La storia di Giulietta e Romeo, dei Capuleti e dei Montecchi e il percorso a sospirar d’amore proposto dalla fatal Verona? Come scritto ieri, tutto falso. Almeno per quanto alla concreta esistenza dei due personaggi. Semplicemente una formidabile trovata novecentesca che comunque porta sulle rive dell’Adige migliaia di turisti alla ricerca d’un sogno o d’una affermazione d’amore. La realtà è invece un’altra. Lo ribadisce Antonio Socci in Libero del 9 dicembre (clicca qui per collegarti): la (vera?) storia ci riconduce ai racconti di Masuccio Salernitano scritti addirittura nel 1476, addirittura più d’un secolo prima di William Shakespeare. La vicenda è quella dei due amanti Giannozza Saraceni e Mariotto Mignarelli.

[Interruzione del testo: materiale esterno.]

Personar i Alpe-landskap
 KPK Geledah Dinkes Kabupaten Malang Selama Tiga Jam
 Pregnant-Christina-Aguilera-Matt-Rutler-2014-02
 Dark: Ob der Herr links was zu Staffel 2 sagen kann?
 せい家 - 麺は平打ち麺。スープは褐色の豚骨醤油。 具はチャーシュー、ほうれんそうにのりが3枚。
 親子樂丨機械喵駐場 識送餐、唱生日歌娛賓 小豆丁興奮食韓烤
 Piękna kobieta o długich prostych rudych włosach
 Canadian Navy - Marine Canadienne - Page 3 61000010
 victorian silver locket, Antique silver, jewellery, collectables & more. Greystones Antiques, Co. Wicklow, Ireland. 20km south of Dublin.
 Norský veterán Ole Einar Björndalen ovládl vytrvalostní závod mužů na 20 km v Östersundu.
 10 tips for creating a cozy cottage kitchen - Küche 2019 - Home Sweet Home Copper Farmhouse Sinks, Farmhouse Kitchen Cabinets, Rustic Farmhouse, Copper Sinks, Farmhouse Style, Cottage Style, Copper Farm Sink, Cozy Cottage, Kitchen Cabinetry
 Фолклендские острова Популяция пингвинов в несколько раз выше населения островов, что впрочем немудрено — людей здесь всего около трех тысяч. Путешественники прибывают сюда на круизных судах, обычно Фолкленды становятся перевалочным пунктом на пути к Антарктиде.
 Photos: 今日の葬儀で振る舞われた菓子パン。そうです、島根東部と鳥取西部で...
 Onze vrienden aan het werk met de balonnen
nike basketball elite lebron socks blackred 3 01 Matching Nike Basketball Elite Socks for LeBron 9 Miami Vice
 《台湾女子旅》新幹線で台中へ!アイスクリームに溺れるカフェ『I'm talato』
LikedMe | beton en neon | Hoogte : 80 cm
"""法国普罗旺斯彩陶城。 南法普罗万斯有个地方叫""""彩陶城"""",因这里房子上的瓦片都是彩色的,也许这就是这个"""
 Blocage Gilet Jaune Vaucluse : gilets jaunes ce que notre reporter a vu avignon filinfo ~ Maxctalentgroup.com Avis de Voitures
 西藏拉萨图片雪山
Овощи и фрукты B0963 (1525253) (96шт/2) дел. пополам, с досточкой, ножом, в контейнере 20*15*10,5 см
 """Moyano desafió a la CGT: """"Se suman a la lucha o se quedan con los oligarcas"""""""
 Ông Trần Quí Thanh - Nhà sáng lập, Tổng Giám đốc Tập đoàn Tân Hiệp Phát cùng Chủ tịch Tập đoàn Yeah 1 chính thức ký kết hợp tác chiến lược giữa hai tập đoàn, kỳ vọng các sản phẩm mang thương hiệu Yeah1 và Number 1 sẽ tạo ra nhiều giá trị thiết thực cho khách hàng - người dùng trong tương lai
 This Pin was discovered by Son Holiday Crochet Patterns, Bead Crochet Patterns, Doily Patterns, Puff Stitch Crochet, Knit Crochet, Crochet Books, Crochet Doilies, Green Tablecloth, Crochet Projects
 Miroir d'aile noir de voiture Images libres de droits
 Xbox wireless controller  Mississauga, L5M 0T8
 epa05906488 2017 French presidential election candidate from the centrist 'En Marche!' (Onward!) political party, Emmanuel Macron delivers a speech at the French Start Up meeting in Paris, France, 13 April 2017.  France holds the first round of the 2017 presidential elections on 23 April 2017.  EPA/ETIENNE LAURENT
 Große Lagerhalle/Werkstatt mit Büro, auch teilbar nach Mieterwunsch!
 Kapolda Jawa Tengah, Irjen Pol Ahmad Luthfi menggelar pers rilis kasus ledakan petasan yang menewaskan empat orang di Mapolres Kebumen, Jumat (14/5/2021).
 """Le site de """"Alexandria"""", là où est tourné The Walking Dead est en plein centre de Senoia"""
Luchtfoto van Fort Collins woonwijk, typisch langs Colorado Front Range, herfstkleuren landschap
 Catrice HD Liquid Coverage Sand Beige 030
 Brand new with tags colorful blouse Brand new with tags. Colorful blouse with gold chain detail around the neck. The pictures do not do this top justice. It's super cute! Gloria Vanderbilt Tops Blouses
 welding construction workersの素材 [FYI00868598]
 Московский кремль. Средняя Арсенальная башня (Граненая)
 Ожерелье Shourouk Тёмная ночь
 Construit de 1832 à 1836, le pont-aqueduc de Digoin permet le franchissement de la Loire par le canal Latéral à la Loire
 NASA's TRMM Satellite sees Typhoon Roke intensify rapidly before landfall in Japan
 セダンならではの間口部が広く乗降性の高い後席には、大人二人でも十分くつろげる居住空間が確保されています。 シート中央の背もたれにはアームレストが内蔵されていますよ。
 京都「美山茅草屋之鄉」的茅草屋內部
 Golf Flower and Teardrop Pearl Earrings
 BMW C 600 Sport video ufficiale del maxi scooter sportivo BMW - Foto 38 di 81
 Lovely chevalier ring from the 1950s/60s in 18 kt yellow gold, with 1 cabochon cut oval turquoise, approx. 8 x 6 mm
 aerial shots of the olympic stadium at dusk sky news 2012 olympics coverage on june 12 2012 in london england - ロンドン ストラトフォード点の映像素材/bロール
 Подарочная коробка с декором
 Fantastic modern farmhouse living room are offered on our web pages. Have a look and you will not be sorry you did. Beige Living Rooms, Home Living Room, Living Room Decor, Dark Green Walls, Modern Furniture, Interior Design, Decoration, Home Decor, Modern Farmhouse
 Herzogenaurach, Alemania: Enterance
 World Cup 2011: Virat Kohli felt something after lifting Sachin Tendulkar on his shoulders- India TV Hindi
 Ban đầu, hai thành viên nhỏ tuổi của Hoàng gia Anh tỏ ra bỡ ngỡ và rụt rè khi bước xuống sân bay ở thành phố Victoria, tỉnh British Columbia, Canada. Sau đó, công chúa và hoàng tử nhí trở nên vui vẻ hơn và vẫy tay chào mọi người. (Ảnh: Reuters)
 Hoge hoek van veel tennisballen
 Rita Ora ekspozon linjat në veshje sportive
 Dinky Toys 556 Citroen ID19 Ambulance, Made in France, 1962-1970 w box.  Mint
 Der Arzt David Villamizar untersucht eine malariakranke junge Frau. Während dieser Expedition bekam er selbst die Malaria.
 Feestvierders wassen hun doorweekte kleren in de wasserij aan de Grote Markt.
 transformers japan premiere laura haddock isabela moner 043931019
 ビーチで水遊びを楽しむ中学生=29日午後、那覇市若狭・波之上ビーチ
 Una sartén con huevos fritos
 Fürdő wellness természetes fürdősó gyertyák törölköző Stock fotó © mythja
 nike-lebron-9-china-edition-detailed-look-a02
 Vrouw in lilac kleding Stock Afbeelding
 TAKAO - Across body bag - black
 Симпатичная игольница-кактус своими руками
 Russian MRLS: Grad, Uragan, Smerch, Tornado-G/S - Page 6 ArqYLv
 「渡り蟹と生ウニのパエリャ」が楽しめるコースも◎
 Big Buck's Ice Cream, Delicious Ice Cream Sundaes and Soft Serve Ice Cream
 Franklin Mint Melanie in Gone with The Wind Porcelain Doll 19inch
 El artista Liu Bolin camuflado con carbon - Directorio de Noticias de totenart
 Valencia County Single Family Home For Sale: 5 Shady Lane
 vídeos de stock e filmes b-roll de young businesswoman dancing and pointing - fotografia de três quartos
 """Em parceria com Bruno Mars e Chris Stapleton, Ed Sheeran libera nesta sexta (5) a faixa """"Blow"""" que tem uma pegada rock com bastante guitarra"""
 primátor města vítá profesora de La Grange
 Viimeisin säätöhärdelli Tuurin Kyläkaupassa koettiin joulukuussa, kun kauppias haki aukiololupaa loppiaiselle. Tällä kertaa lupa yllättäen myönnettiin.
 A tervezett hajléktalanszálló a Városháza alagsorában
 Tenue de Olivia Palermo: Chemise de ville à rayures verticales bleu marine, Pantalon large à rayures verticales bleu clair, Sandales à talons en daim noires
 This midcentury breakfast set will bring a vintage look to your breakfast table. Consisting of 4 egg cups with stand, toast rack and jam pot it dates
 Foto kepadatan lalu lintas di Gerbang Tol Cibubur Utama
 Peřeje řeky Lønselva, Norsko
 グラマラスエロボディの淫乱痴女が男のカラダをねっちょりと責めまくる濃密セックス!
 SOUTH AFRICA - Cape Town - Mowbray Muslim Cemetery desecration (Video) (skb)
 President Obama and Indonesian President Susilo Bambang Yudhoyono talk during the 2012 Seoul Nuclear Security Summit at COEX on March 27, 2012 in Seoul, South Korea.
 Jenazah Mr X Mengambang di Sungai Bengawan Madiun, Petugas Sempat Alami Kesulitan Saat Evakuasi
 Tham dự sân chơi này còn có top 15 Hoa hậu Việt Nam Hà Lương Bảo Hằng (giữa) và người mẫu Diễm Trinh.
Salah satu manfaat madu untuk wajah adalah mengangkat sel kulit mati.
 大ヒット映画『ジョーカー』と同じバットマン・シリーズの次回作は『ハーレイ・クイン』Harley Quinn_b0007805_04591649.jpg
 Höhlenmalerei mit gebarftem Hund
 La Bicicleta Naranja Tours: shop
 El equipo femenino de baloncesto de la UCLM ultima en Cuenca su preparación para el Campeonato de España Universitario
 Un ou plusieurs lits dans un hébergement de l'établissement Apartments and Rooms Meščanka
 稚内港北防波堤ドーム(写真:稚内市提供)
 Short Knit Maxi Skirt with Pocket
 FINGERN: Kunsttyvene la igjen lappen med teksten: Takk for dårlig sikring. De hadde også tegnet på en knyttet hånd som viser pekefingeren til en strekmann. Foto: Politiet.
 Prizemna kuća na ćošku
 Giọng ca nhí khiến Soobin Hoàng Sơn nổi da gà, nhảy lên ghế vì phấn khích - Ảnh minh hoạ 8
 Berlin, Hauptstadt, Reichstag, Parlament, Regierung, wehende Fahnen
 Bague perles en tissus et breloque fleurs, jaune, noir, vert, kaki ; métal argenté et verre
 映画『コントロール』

Siena, Piazza del Campo, acquerello di Thomas W. Schaller

1340: Siena era divisa tra le due potenti famiglie dei Tolomei (guelfi) e dei Salimbeni (ghibellini) e con questi ultimi era schierata la famiglia di Giannozza, promessa in sposa ad un nobile Salimbeni. La scintilla dell’amore scocca improvvisa, inizialmente tra sguardi, parole sussurrate, in altre parole amor platonico che ben prestoperò  lascia spazio ad un velato erotismo (siamo ai tempi, ricordiamolo, del Decameron di Boccaccio). Il ritrovamento durante uno scavo della statua d’una donna bellissima posta sulla fonte di Piazza del Campo diventa agli occhi di Mariotto il buon auspicio che spinge i due giovani a sposarsi segretamente tantoché continuano a vedersi clandestinamente. Malauguratamente un giorno Mariotto sente rivolgere da un giovane nobile apprezzamenti non proprio lusinghieri rivolti a Giannozza, non riesce a trattenersi, gli molla una bastonata che lo uccide. Non resta altro che la fuga perché non può giustificarsi rivelando che Giannozza è la sua sposa. Viene così condannato in contumacia.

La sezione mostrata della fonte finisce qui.